Well I decided today was the day to replace the cross slide acme screw and nut. A lot of work to get that thing out. After I removed the taper attachment I said well I am going to remove everything else and take a look. The carriage is all that is still attached now only because I need to read about how to get it off.


----------



## Randy803 (Feb 21, 2015)

I also got the drum cleaned up..


----------



## Ulma Doctor (Feb 21, 2015)

you may need a second set of hands for this...
have someone hold the apron(carriage part left on lathe)
flip the lever on the right side of the apron up- the apron will now move freely because the half nuts will be disengaged.
be careful the apron may want to flip over- you don't want that.....
you'll need to remove the leadscrew support on the tailstock end of the leadscrew, then you'll slide the apron towards the tailstock and out of the lathe.
i hope the info helps out.


----------



## atwatterkent (Feb 22, 2015)

Be sure to clean the keyway before sliding the apron off so the key in the apron won't get gummed up and sliding will be very difficult.

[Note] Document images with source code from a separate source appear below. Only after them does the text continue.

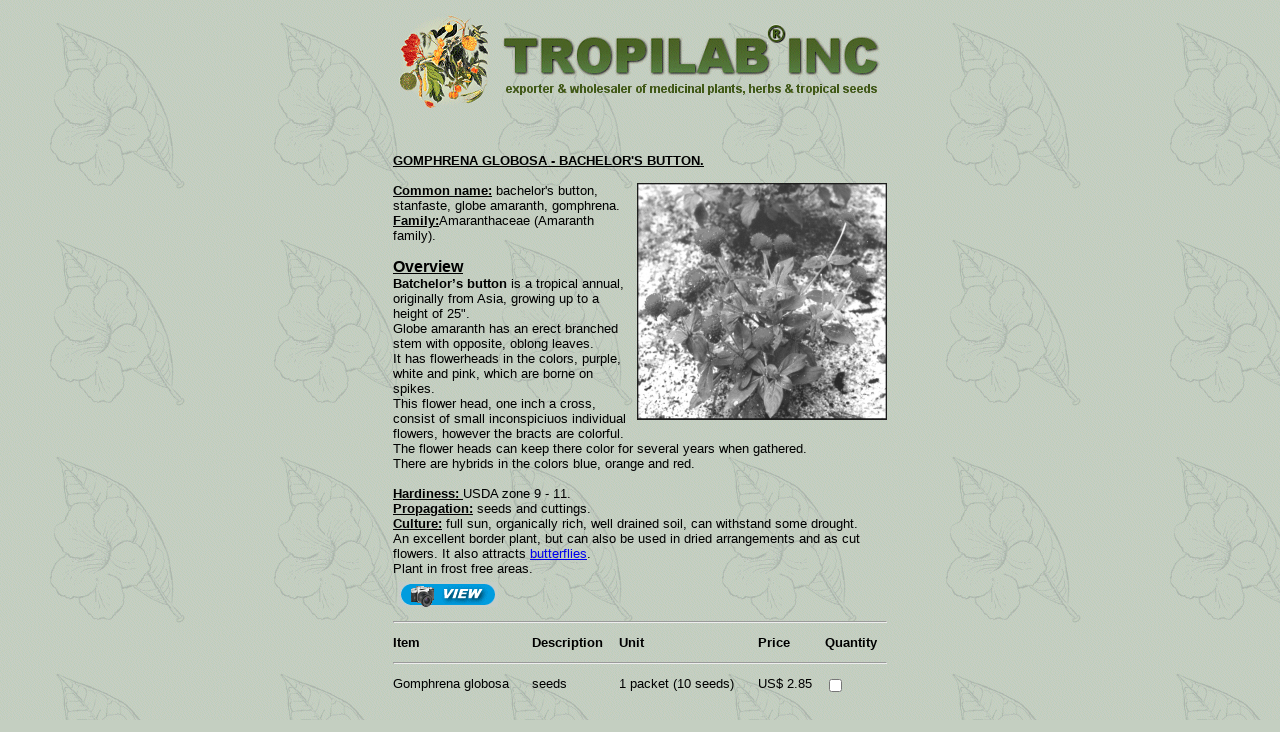

--- FILE ---
content_type: text/html
request_url: https://tropilab.com/stanfaste.html
body_size: 2062
content:
                                                                                                                                            <HTML>
<HEAD>
<TITLE>GOMPHRENA GLOBOSA - STANFASTE.</TITLE>
<META NAME="description"CONTENT="A beautiful annual flower for the tropical garden and the greenhouse.">
<META NAME="keywords"CONTENT="bachelor's button,stanfaste,globe amaranth,gomphrena,usda zone stanfaste,hardiness zone bachelor's button,drawing globe amaranth,image gomphrena globosa,gomphrena globosa,culture stanfaste,propagation bachelor's button,temperature stanfaste.">
</HEAD>
<BODY BGCOLOR="#C4CFC1" BACKGROUND="images/bkg2.gif">
<CENTER><TABLE BORDER="0" ALIGN="center" WIDTH="470">
<TR><TD ALIGN="LEFT" VALIGN="TOP">
<CENTER><IMG BORDER="0" SRC="images/logo490x100.gif" WIDTH="490" HEIGHT="100" ALT="Tropilab Inc.">
</CENTER></TD></TR></TABLE></CENTER><BR><BR>
<CENTER><TABLE BORDER="0" ALIGN="center" WIDTH="500">
<TR><TD ALIGN="LEFT" VALIGN="TOP"><FONT FACE="Arial" SIZE="2"><u><B>GOMPHRENA GLOBOSA - BACHELOR'S BUTTON.</u><BR><BR></B></FONT>
<a href="javascript:Start('stanfaste-viewT.html' )" title="fun">
<IMG BORDER="0" SRC="tekeningen/stanfaste-thum.gif" WIDTH="250" HEIGHT="237" ALIGN="RIGHT" ALT="Gomphrena globosa-Stanfaste"></a><FONT FACE="Arial" SIZE="2"><b><u>Common name:</u></b> bachelor's button, stanfaste, globe amaranth, gomphrena.</FONT><BR>
<FONT FACE="Arial" SIZE="2" COLOR="black"><u><B>Family:</u></B></FONT><FONT FACE="Arial" SIZE="2">Amaranthaceae (Amaranth family).<br><BR></FONT>
<FONT FACE="Arial" SIZE="3" COLOR="black"><u><B>Overview</B></u></FONT><BR><FONT FACE="Arial" SIZE="2"><B>Batchelor�s button</B> is a tropical annual, originally from Asia, growing up to a height of 25".<br>Globe amaranth has an erect branched stem with opposite, oblong leaves.<br>It has flowerheads in the colors, purple, white and pink, which are borne on spikes.<br>
This flower head, one inch a cross, consist of small inconspiciuos individual flowers, however the bracts are colorful.<br>The flower heads can keep there color for several years when gathered.<br>There are hybrids in the colors blue, orange and red.<br><br>
<b><u>Hardiness: </b></u> USDA zone 9 - 11.<br><b><u>Propagation:</u></b> seeds and cuttings.<br><b><u>Culture:</u></b> full sun, organically rich, well drained soil, can withstand some drought.<br>An excellent border plant, but can also be used in dried arrangements and as cut flowers. It also attracts <a href="http://www.butterflies.com/" target="screen">butterflies</a>.<br>Plant in frost free areas.
</FONT></P></TD></TR></TABLE></CENTER>
<form action="http://ww6.aitsafe.com/cf/addmulti.cfm"  method="post">
<input type="hidden" name="userid" value="86170881">
<input type="hidden" name="return" value="www.tropilab.com"> 

<input type="hidden" name="product1[]" value="Gomphrena globosa - Seeds / 10">
<input type="hidden" name="price1" value="2.85">
<CENTER><TABLE BORDER="0" ALIGN="center" WIDTH="500"><TR>
<TD ALIGN="LEFT" VALIGN="TOP">
<A HREF="javascript:Start('view-stanfasteflower.html' )" TITLE="fun"><IMG SRC="images/view_but.gif" WIDTH="100" HEIGHT="25" ALT="Click to view a picture" HSPACE="5" BORDER="0"></A>

</TD></TR>
<TABLE BORDER="0" ALIGN="center" WIDTH="500">
<TR><TD COLSPAN="5" ALIGN="LEFT" VALIGN="TOP"><HR></TD></TR>
<TR><TD ALIGN="LEFT" VALIGN="TOP"><FONT FACE="Arial" SIZE="2"><B>Item</B></FONT></TD>
<TD ALIGN="LEFT" VALIGN="TOP"><FONT FACE="Arial" SIZE="2"><B>Description</B></FONT></TD>
<TD ALIGN="LEFT" VALIGN="TOP"><FONT FACE="Arial" SIZE="2"><B>Unit</B></FONT></TD>
<TD ALIGN="LEFT" VALIGN="TOP"><FONT FACE="Arial" SIZE="2"><B>Price</B></FONT></TD>
<TD ALIGN="LEFT" VALIGN="TOP"><FONT FACE="Arial" SIZE="2"><B>Quantity</B></FONT></TD></TR>
<TR><TD COLSPAN="5" ALIGN="LEFT" VALIGN="TOP"><HR></TD></TR>

<TR><TD ALIGN="LEFT" VALIGN="TOP"><FONT FACE="Arial" SIZE="2">Gomphrena globosa</FONT></TD>
<TD ALIGN="LEFT" VALIGN="TOP"><FONT FACE="Arial" SIZE="2">seeds</FONT></TD>
<TD ALIGN="LEFT" VALIGN="TOP"><FONT FACE="Arial" SIZE="2">1 packet (10 seeds)</FONT></TD>
<TD ALIGN="LEFT" VALIGN="TOP"><FONT FACE="Arial" SIZE="2">US$ 2.85</FONT></TD>
<td align="left" valign="top"><input type="checkbox" name="qty1" value="1"></td></tr>

<tr><td colspan="5" align="center"><br><BR><input type="submit" value=" Add to Cart "></TD></TR></TABLE></CENTER></FORM>
<CENTER>
<TABLE BORDER="0" ALIGN="center" WIDTH="500">
<TR>
<TD ALIGN="LEFT" VALIGN="TOP">
<P ALIGN="center">
<FONT FACE="Arial" SIZE="2">
For the right freight rate, shipping charges, conditions and delivery service, please visit our <b><a href="webstore.html" target="screen">Webstore</a></b> page!
</TD></TR></TABLE></CENTER>
<BR><BR>
<CENTER><TABLE BORDER="0" ALIGN="center" WIDTH="600">
<TR><TD ALIGN="LEFT" VALIGN="TOP">
<P ALIGN="center">
<FONT FACE="Arial" SIZE="1">
<A HREF="index.html">Home</A> | 
<A HREF="aboutsuriname.html">About Suriname</A> | <A HREF="tropicalrainforest.html">Tropical Rainforest</A> | <A HREF="companyprofile.html">Company Info</A> | 
<A HREF="plantlist.html"> Plantlist</A> | <A HREF="seedlist.html">Seedlist</A> | <A HREF="palms.html">Palms</A> | 
<A HREF="medsupp.html">Medicinal Support</A> |<BR> | <A HREF="bulk.html">Bulk order</A> | <A HREF="products.html">Products</A> |  
<A HREF="webstore.html">Webstore</A> | <A HREF="speciallinks.html">Special links</A> | <A HREF="mailto:info@tropilab.com"> Send E-mail</A> | <A HREF="gardenplants.html">Garden plants</A> | <A HREF="vegetables.html">Vegetables</A> | <A HREF="rhizomesbulbous.html"> Rhizomes and bulbs</A> |  
<A HREF="surinamkitchen.html">Surinam kitchen</A> | <A HREF="returnpolicy.html">Return policy</A> | <A HREF="privacypolicy.html">Privacy policy</A> | <A HREF="tropicalfruit.html">Tropical fruit</A> | <A HREF="amazoneimages.html">Picture of Amazon</A> | <A HREF="cutflowers">Tropical cut flowers</A>

</FONT></P>
</TD></TR></TABLE></CENTER><SCRIPT language="JavaScript">
   function Start(page) {
      OpenWin = this.open(page, "CtrlWindow", 'toolbar=0,location=0,directories=0,status=0,menubar=0,scrollbars=0,width=500,height=474');
 } </script></BODY></HTML>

Lesson learned. I didn't pay attention when taking mine off and, after the first 72 " had to beat it off with a dead blow hammer. And, it's very heavy. I had to support the center of the lead screw with a 2 x 4 too so it wouldn't sag. Big lathe, big job.    Good luck.


----------



## OldMachinist (Feb 23, 2015)

Also have the keyway facing down on the lead screw so the key in the worm doesn't fall out and go bouncing to that place where all things dropped go, never to be seen again. Keyway also needs to be down when you re-install.


----------